Paul Bigliardi Dermato-Allergy Division, Department of Dermatology, University of Minnesota, Minneapolis, USA
Citation: Dermatol AMJ. 2026;3[1]:81-85.https://doi.org/10.33590/dermatolamj/707QV0W0
How has practicing in a wide range of healthcare systems, including the US, Europe, and Singapore, shaped the way you approach skin conditions, and are there any perspectives or practices from those experiences you think could add value here in the US?
All three are highly advanced healthcare systems, but they are organized very differently. For example, in Switzerland, the state decides pricing for medication, so we know how much a medication will cost. In Singapore, when I prescribed drugs, I saw the pricing on my computer, which was interesting and certainly helpful for discussions with the patients about alternatives and their affordability. In the US, that is a little bit more difficult, because the individual drug pricing is variable and not very transparent. However, with increasingly limited resources and strain on the healthcare system worldwide, access to treatments and medications is restricted because of constantly increasing healthcare costs. Switzerland has a mandatory health insurance, and everybody is insured, including a federal insurance for professional diseases and accidents. This is a very useful and important backup for patients with occupational allergies, where all the medical evaluations and changes in the workplace and profession are financially supported. Working across these very different systems and in different dermatology departments has reinforced for me that dermatology in the US needs to integrate allergic skin disease more fully, especially in the emerging area of drug allergies and hypersensitivities. Many of these are delayed-type reactions, and both allergists and dermatologists should be trained to diagnose and manage these complex, highly variable disorders.
In practice, dermatologists are often the first to recognize delayed-type reactions, which makes close collaboration between dermatology and allergy essential. Specialized training in skin diagnosis and testing is crucial in both fields. As treatments become more targeted, making the right diagnosis before starting therapy becomes even more important, so we can avoid expensive and ineffective treatment trials with biologics.
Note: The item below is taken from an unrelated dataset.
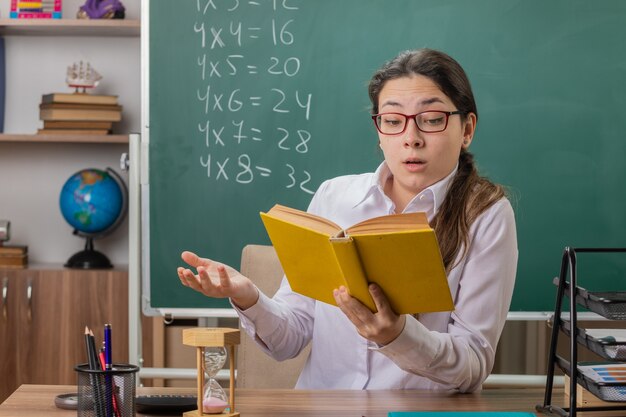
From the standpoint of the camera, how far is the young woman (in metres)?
1.65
I’m a member of the American Contact Dermatitis Society (ACDS), and patch testing remains an important tool, but it only addresses contact dermatitis. Drug allergies, especially delayed-type reactions, are still underdiagnosed in dermatology and only partially addressed in allergy, leaving a real gap. To diagnose complex, often severe drug reactions properly, we need stronger diagnostic capabilities, including the ability to perform both immediate- and delayed-type testing in the same clinic. We also need continued progress in in vitro testing, particularly for drug allergies.
Drug allergies and hypersensitivity reactions are becoming more common as the population ages and multimorbidity increases. Most patients who come to a clinic or hospital already have some kind of drug reaction documented in the electronic health record. For that reason, dermato-allergology should have a much stronger place in the training of future allergists and dermatologists.
Your research spans contact dermatitis, skin-barrier immunology, nerve receptors, and chronic itch. Can you give some examples where doctors are still missing signals that a skin problem is pointing to something bigger going on in the body?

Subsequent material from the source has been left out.